Alleged abuser. Your only chance of proving any of that in court is to turn Scootaloo over to the state and let them decide what to do with her. At that point it’s anybody’s guess where she’ll end up. Probably with some distant relative back in Canterlot, or with her father,” said Silver Scroll.

“No way is that happening,” said Rainbow Dash. “Now we know who she is, and if she comes to take Scoots away Main and I’ll serve up a ten-decker pain sandwich.”

“That would make things worse in so many ways I don’t even know where to begin. None of you should initiate any sort of contact with her.”

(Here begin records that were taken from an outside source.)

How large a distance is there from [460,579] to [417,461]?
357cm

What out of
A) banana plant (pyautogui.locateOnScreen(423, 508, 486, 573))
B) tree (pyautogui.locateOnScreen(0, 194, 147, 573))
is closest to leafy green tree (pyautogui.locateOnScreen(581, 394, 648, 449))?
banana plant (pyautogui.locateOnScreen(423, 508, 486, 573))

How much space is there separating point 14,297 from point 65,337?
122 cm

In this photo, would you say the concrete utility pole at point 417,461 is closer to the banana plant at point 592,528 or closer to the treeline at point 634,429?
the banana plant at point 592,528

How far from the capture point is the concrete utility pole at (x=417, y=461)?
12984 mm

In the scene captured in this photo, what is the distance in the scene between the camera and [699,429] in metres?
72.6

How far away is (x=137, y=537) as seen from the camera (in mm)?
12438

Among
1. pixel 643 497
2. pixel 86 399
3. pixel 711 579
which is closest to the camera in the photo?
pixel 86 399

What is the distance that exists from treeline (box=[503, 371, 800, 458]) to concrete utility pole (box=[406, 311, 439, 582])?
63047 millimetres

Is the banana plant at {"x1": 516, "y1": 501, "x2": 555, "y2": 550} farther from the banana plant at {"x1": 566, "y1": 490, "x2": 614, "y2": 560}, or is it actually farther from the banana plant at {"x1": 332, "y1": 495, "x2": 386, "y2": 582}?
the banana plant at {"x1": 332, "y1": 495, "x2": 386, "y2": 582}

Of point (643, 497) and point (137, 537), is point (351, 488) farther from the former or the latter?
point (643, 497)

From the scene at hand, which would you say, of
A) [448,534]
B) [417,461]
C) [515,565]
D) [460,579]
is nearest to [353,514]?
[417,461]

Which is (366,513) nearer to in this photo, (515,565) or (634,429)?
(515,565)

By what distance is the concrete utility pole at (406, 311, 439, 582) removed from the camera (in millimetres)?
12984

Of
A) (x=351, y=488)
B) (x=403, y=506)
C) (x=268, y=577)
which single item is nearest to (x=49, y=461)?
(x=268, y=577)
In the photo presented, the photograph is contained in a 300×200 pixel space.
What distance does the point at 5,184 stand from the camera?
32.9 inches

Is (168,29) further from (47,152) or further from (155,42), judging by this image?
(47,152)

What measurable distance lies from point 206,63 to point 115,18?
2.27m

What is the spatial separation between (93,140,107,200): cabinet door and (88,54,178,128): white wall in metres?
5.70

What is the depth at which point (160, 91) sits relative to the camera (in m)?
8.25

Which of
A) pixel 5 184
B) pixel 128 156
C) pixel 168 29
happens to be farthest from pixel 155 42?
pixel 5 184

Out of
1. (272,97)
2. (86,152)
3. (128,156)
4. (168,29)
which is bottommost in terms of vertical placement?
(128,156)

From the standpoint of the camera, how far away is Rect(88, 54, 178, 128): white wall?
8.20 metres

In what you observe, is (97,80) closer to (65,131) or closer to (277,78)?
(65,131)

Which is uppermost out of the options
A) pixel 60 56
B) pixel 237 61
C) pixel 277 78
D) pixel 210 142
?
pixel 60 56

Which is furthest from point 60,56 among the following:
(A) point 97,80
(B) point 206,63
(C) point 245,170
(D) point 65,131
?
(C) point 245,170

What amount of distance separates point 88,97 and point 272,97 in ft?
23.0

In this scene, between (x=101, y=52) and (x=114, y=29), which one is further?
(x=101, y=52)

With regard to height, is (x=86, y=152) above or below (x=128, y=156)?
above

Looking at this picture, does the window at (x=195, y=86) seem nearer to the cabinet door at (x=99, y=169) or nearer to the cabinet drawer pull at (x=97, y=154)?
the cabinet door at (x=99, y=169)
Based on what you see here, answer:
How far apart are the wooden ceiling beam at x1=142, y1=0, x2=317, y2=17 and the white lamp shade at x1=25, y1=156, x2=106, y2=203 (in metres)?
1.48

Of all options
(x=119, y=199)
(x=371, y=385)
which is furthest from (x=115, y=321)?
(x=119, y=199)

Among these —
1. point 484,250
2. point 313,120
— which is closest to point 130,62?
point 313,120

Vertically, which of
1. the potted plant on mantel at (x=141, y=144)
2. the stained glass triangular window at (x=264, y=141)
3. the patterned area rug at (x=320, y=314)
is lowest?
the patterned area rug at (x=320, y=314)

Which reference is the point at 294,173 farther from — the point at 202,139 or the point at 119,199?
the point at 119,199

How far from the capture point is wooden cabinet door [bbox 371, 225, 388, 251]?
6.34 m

“Oh, come now. She seemed like a very reasonable pony when we were chatting during her fitting,” said Rarity. She winced. “I do so wish I hadn’t lost my temper with her back there. Seeing her try to grab at Scootaloo while she screamed... it may have led me to make an error in judgement.”

“No way, I think that was a totally awesome putdown,” said Rainbow Dash, “and I don’t even know what ‘heinous’ means. After what she did to Scoots, though? She deserved it.”

The two continued to go back and forth on whether Rarity’s words had been appropriate, but Main Course’s mind drifted. He tried to reconcile the friendly, cheerful mare he’d met that night at the bar with Scootaloo’s description of the awful things she’d done. And of course, that kiss kept pushing insistently towards the front of his mind.

“Hey, lover colt. Focus,” said Silver Scroll.

“I wasn’t—”

“Yeah you were, Main.”

“This legal mumbo jumbo may be cool for all you eggheads, but why don’t we just ask Twilight to use that new crown of hers and say Scootaloo doesn’t have to go anywhere?” asked Rainbow Dash.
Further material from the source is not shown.